- WHAT THIS TASK INVOLVES:
There is a line containing "海贼王漫画鼠绘-绝世唐门漫画-不知火舞漫画" in the records below. Repeat it and every line after it, exactly, through the final line, but no pictures.
------------------------------------
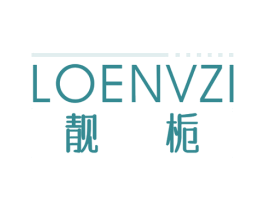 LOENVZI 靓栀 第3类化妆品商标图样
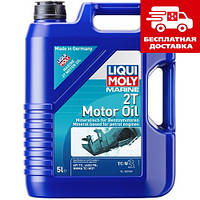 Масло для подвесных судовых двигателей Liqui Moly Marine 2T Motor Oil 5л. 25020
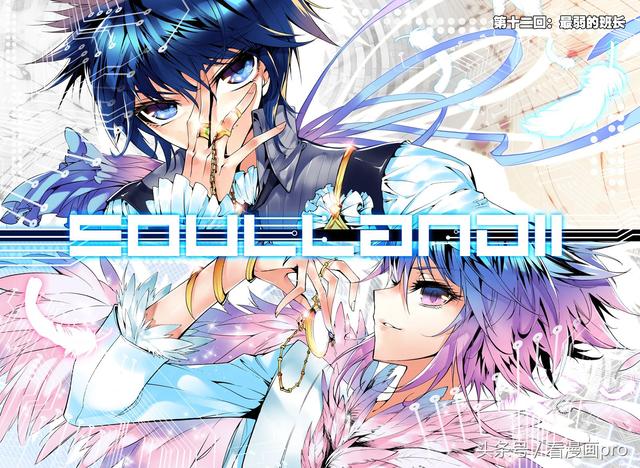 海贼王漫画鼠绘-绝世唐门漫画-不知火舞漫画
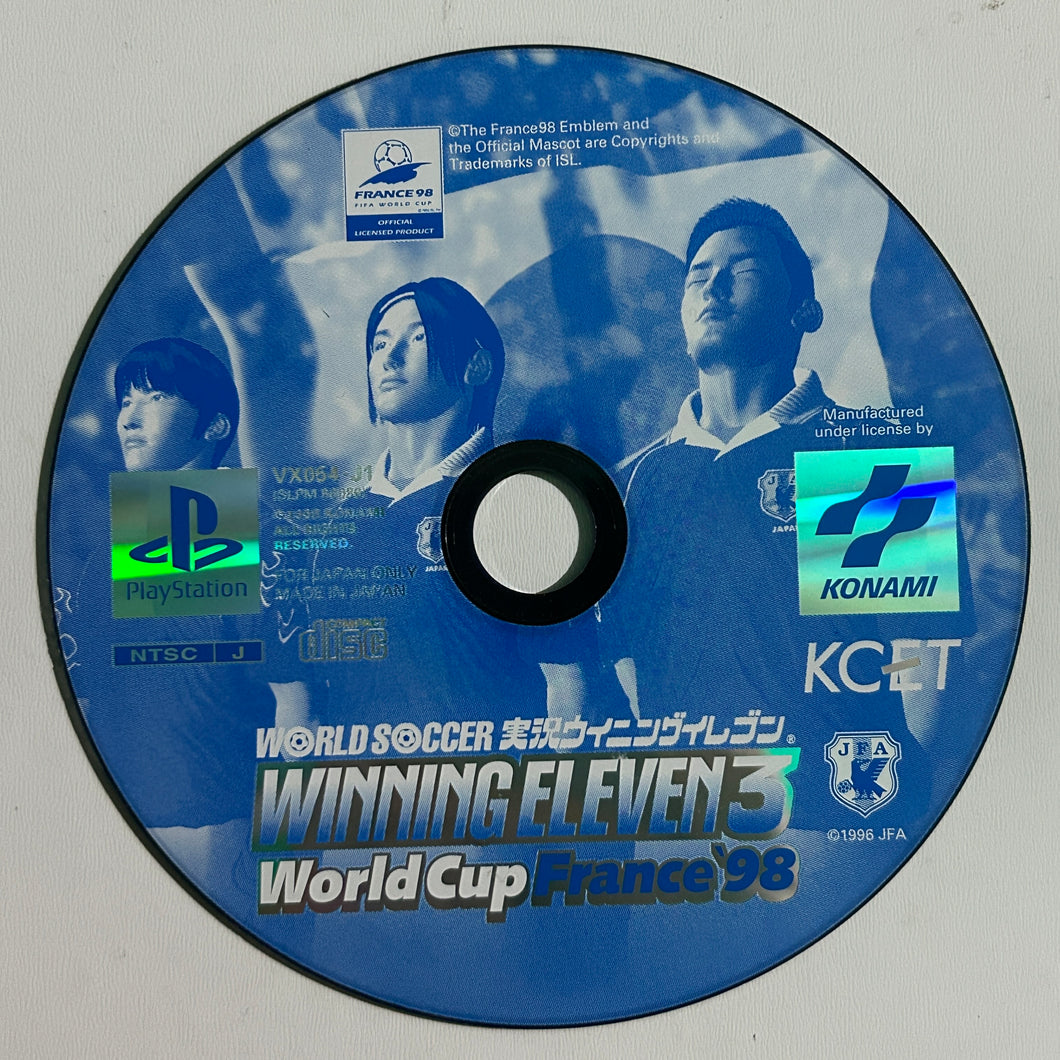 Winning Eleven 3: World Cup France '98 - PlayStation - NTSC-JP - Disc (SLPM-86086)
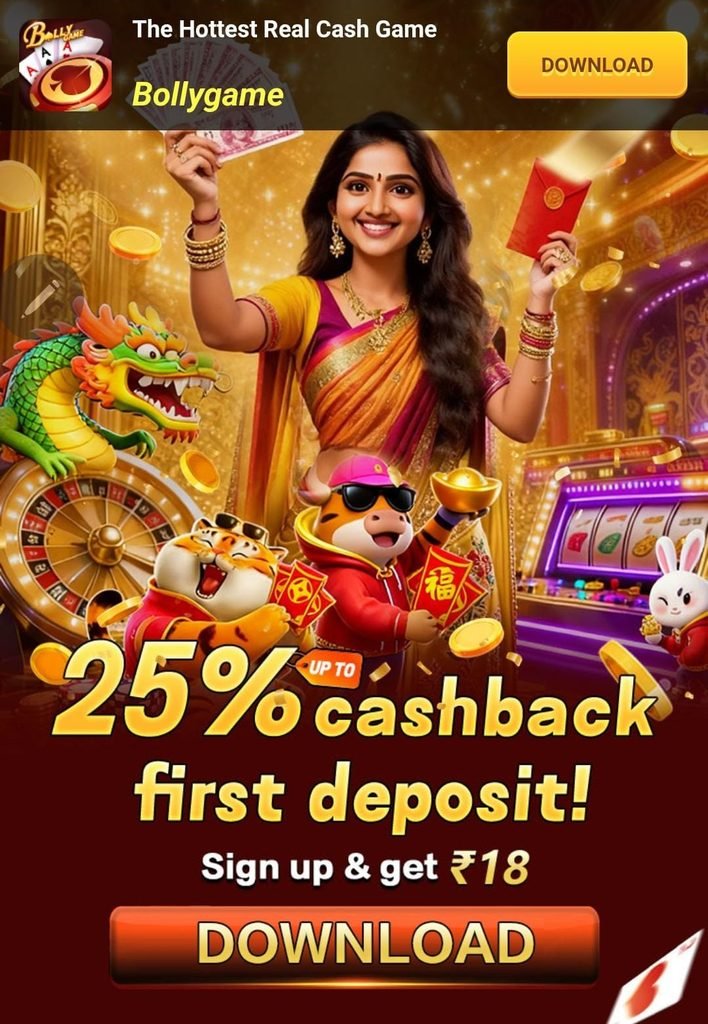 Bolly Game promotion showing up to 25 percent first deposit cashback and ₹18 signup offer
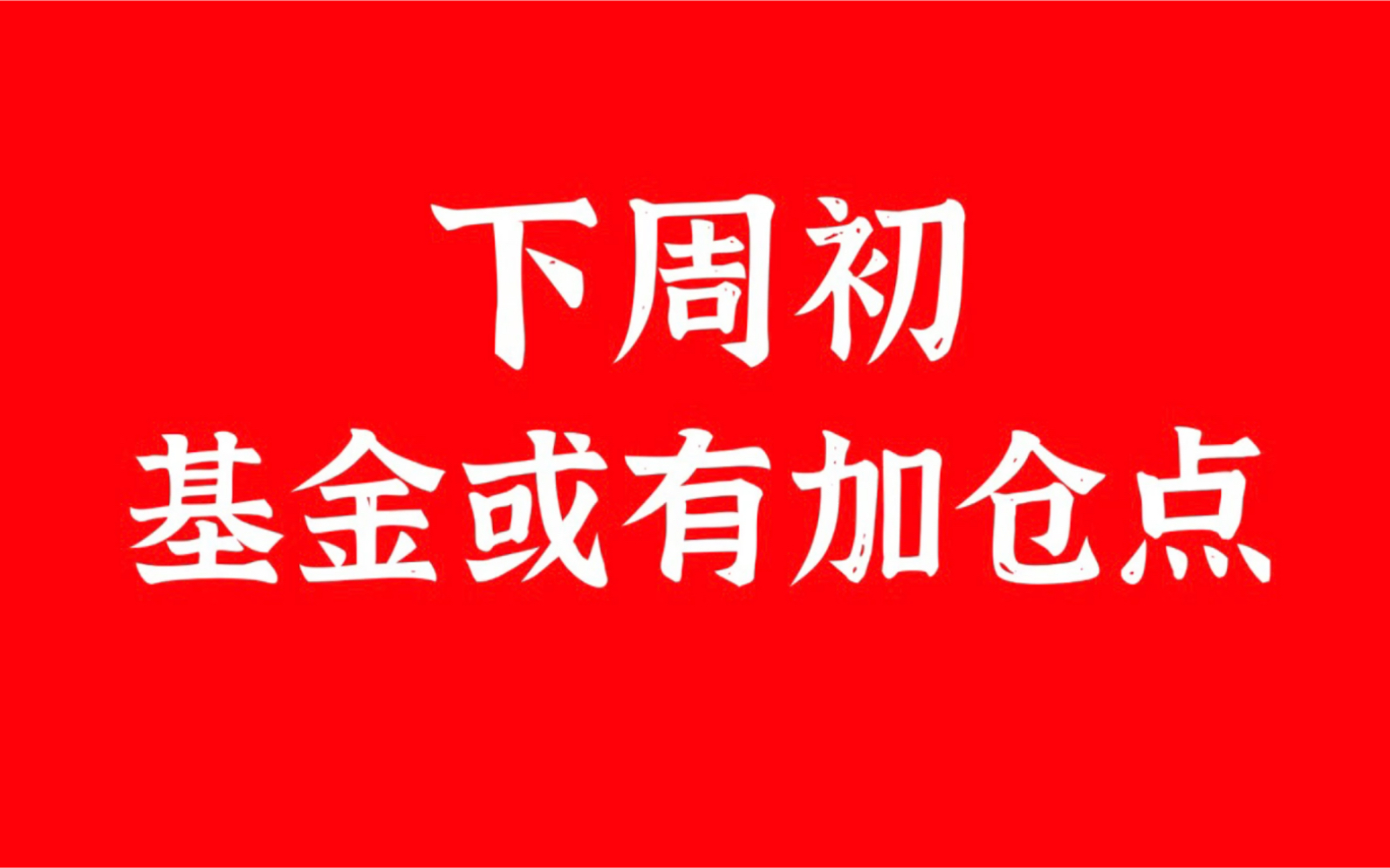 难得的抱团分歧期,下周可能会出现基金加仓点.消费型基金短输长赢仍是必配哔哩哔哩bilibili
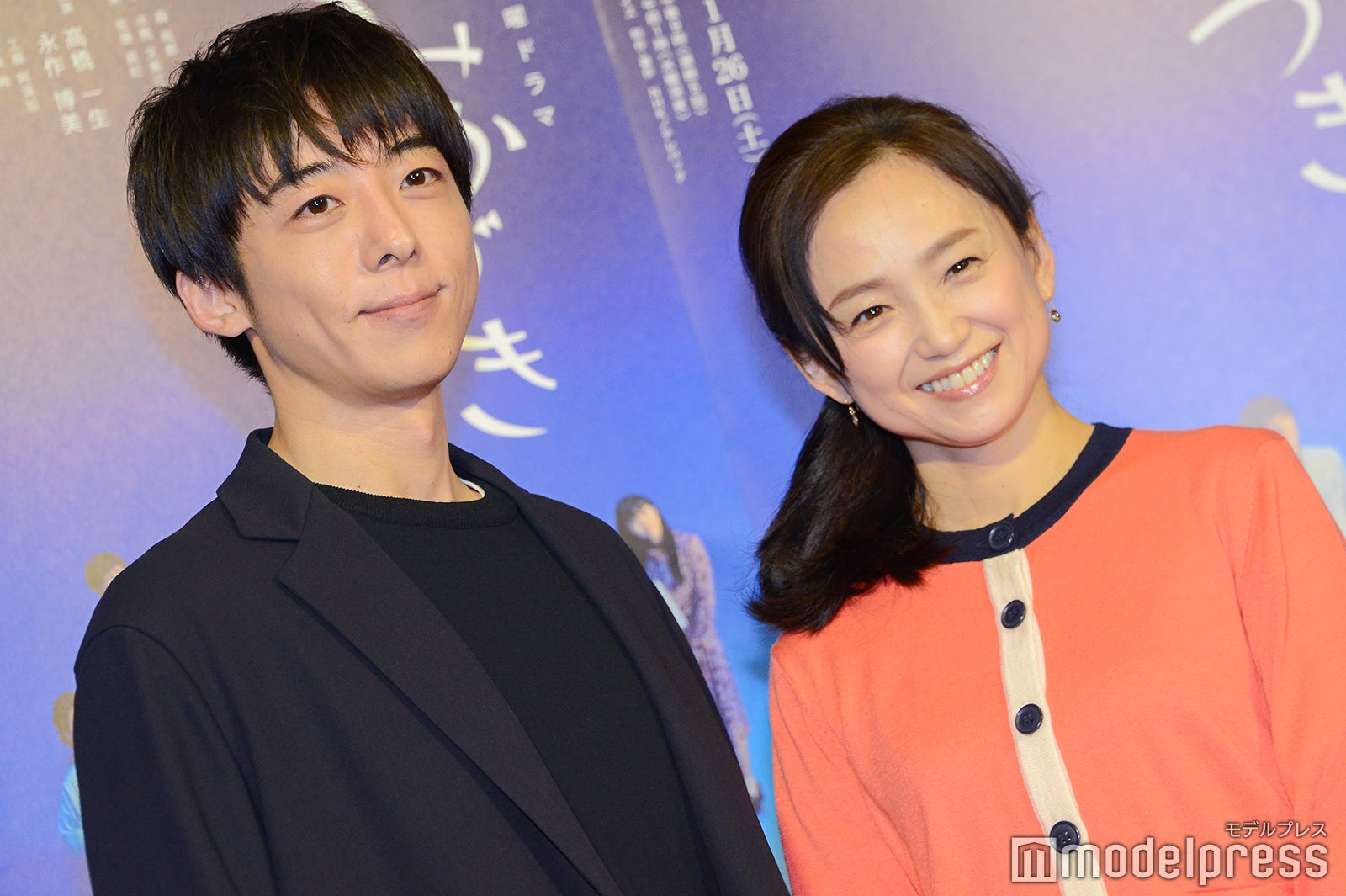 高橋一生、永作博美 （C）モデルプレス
------------------------------------
- RESULT OF THE TASK:
 海贼王漫画鼠绘-绝世唐门漫画-不知火舞漫画
 Winning Eleven 3: World Cup France '98 - PlayStation - NTSC-JP - Disc (SLPM-86086)
 Bolly Game promotion showing up to 25 percent first deposit cashback and ₹18 signup offer
 难得的抱团分歧期,下周可能会出现基金加仓点.消费型基金短输长赢仍是必配哔哩哔哩bilibili
 高橋一生、永作博美 （C）モデルプレス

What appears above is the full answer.